Swatton was proven to be correct almost immediately when Day defeated Tiger Woods, Rory McIlroy and Hideki Matsuyama in the unofficial Japan Skins match.

But the 2015 US PGA Championship winner was then forced to withdraw from the Australian summer of golf, including the Presidents Cup, just weeks later – and he still hasn’t tasted victory on the PGA Tour since May, 2018.

“When I hear Jason Day talking about all the sacrifices he needed to make in the gym and practising, I never really heard about him paying proper attention to recovery,” said Golf Channel analysist Brandel Chamblee, following Day’s withdrawal from the Arnold Palmer Invitational.

“If you have a short, quick golf swing then you are going to have a short, quick career.”


The American spent nearly three months on the sidelines at the backend of 2019 due to an ongoing knee injury, which was originally sustained last March.

Koepka underwent stem cell treatment in August last year – following the Tour Championship – to repair his left patella tendon, only to re-injure himself while slipping on concrete during the CJ Cup in October.

“In Korea, I re-tore it, and the kneecap had moved into the fat pad. That's excruciating. It's a lot of pain. It's not fun,” Koepka told reporters when returning to action in January.

Since his return, however, the former World No.1 has failed to make an impact in any of his five worldwide starts.

In fact, Koepka’s best finish came on the European Tour at the Saudi International, where he shared 17th place. On his home circuit, he hasn’t fared better than T43rd, which came at The Genesis Invitational.

The four-time major winner was obviously struggling to rediscover his best form and was perhaps still impaired by his niggling knee, so some extra recovery time certainly won’t hurt his cause.


The 15-time major champion withdrew from the Players Championship last month due to his chronic back issues and was last seen competing professionally at The Genesis Invitational in mid-February.

“It was not an easy decision, but I will not be attending @THEPLAYERSChamp. I have to listen to my body and properly rest when needed. My back is simply just not ready for play next week. I'm sad to miss one of the best events of the season, OUR Championship,” Woods tweeted on March 7.

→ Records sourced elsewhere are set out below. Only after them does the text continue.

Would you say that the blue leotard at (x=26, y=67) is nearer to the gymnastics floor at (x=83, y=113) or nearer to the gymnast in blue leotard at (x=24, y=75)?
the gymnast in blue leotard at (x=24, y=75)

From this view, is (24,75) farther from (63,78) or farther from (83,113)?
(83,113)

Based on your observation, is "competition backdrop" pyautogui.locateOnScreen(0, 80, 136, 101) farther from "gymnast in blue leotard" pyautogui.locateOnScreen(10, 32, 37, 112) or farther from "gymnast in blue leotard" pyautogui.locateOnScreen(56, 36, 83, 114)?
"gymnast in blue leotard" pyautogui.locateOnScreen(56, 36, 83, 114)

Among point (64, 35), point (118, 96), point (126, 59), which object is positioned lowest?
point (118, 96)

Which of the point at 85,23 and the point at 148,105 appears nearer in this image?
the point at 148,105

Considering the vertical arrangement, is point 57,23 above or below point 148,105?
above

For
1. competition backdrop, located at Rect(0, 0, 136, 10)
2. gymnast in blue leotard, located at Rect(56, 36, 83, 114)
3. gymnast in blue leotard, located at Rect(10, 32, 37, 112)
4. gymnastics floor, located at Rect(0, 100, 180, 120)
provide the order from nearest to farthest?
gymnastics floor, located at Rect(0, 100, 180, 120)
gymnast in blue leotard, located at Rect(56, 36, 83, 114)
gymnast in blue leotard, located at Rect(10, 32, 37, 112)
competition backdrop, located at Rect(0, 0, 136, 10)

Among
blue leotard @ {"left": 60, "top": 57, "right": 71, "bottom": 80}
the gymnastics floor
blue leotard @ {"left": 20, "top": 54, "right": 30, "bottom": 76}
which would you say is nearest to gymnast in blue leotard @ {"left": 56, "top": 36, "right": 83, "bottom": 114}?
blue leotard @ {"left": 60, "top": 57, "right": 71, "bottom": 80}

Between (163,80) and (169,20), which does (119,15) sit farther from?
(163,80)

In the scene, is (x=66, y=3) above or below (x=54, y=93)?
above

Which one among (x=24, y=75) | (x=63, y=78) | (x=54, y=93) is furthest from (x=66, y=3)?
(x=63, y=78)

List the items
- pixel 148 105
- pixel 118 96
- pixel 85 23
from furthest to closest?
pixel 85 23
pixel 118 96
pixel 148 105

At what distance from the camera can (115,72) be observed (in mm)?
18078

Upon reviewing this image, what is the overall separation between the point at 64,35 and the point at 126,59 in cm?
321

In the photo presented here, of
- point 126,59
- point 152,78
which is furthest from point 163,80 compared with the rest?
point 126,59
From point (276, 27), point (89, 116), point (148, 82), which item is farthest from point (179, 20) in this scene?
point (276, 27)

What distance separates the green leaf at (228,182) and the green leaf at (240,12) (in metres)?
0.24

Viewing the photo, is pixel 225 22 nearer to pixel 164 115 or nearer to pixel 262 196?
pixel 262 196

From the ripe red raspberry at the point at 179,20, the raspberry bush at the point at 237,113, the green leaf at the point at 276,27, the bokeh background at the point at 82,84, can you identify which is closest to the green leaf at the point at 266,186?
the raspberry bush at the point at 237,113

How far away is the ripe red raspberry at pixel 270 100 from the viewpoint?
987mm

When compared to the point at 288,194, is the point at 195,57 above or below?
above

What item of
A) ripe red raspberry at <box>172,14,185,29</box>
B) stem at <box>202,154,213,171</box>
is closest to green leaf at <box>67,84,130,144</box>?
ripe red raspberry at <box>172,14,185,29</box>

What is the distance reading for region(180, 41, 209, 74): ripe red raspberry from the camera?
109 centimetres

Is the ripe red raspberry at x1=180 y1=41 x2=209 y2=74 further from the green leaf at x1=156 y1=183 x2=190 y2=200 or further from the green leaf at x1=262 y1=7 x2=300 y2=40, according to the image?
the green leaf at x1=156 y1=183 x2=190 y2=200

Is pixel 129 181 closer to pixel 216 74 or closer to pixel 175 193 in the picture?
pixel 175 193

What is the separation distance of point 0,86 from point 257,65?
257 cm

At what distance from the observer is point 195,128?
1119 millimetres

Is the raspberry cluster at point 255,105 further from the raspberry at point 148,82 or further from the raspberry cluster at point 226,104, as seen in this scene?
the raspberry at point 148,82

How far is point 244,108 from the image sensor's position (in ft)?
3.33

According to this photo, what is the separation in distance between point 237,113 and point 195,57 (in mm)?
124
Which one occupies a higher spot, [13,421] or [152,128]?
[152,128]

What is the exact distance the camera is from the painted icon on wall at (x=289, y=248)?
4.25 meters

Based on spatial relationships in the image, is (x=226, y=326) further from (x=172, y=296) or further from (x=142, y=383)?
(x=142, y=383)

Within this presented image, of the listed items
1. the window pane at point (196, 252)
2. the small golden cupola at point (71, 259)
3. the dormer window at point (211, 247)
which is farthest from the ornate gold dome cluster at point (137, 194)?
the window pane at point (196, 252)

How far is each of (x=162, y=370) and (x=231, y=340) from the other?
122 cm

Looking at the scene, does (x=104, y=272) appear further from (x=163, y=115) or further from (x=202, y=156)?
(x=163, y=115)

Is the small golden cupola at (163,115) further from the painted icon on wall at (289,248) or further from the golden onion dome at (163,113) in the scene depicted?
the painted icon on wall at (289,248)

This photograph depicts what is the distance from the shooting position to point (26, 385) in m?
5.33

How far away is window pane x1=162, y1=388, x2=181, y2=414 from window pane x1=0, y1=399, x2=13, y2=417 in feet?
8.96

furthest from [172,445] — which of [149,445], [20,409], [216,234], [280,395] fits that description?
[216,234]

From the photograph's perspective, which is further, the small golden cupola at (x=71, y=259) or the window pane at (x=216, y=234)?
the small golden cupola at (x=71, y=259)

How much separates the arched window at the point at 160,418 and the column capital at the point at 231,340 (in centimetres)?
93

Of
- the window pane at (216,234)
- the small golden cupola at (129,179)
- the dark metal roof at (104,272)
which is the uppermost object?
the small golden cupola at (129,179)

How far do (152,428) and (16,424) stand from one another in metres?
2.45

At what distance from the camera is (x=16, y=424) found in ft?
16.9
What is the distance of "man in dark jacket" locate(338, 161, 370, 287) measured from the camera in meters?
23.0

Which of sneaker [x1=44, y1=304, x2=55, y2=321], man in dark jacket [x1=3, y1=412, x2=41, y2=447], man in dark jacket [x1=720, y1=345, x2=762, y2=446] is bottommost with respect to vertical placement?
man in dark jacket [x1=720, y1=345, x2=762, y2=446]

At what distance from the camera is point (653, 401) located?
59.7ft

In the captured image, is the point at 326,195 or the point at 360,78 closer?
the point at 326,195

Given his age – 44 – and considering the unpredictable nature of the COVID-19 pandemic, it is concerning to think that we may have seen the last of one of the game’s all-time greats.

How much longer will Woods be able to compete against the likes of Rory McIlroy, Jon Rahm, Brooks Koepka and Justin Thomas?

But the point of this piece was to highlight the positives of our game’s extended layoff period – and one of the major positives would be seeing Woods fit and healthy in time for his Masters defence during the proposed November timeslot.